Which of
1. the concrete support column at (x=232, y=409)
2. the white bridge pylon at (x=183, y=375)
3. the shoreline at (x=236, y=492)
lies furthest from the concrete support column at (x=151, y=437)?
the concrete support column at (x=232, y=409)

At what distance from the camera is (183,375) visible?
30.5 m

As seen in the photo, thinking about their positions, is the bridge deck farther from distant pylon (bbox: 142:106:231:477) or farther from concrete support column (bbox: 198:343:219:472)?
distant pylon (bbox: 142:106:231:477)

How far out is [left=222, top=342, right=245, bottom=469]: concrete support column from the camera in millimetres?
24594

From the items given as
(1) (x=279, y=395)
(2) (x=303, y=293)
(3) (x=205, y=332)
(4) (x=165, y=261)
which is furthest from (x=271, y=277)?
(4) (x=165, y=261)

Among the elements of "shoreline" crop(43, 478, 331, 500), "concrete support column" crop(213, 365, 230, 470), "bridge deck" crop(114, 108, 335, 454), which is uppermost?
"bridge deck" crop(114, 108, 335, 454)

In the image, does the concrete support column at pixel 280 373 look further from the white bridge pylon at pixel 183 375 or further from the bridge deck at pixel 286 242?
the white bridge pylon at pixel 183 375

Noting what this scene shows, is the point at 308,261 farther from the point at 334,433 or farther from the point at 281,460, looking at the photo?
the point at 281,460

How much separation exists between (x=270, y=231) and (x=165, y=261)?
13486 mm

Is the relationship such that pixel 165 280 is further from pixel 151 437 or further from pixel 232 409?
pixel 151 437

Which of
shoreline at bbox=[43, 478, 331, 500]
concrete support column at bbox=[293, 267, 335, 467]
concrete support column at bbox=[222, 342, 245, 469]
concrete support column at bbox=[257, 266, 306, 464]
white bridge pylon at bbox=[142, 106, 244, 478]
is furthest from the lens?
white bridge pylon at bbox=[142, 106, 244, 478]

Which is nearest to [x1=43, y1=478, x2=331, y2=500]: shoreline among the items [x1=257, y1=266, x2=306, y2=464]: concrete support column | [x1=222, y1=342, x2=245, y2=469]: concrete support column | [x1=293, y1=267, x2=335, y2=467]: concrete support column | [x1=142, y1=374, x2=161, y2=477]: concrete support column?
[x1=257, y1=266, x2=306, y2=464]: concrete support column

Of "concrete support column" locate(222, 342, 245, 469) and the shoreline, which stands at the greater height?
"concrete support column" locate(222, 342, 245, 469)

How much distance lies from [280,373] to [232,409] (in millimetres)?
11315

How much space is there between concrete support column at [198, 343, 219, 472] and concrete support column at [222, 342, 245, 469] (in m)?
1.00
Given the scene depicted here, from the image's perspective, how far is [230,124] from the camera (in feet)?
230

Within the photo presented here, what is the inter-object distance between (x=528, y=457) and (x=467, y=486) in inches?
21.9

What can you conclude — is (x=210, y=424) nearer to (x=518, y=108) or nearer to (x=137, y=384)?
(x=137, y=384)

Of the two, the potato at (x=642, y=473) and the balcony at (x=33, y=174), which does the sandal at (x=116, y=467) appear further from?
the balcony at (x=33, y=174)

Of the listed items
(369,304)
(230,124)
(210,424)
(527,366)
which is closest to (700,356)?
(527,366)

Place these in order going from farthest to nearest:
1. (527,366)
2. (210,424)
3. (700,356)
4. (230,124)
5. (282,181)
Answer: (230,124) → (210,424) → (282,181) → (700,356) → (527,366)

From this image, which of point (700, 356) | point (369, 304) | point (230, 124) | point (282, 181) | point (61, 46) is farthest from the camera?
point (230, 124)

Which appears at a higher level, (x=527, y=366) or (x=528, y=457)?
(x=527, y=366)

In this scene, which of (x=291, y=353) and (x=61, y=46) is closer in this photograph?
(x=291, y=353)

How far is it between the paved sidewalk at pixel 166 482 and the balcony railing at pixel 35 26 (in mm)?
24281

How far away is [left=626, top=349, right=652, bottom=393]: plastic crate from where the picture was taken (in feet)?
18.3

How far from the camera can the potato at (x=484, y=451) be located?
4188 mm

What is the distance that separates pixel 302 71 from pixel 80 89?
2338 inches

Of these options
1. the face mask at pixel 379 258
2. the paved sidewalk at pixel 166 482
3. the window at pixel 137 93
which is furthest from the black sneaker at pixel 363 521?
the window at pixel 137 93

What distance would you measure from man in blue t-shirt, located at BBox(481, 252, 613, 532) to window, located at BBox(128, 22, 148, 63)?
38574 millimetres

# # # #

- YOUR GOAL
Put the records above, from the line containing "Of these options" through the end of the records, into a two-column CSV with the columns text and answer. Give one row per record, with each value in a single quoted field and its line breaks replaced by spaces.

- EXERCISE RESULT
text,answer
"Of these options 1. the face mask at pixel 379 258 2. the paved sidewalk at pixel 166 482 3. the window at pixel 137 93 which is furthest from the black sneaker at pixel 363 521?","the window at pixel 137 93"
"What distance would you measure from man in blue t-shirt, located at BBox(481, 252, 613, 532) to window, located at BBox(128, 22, 148, 63)?","38574 millimetres"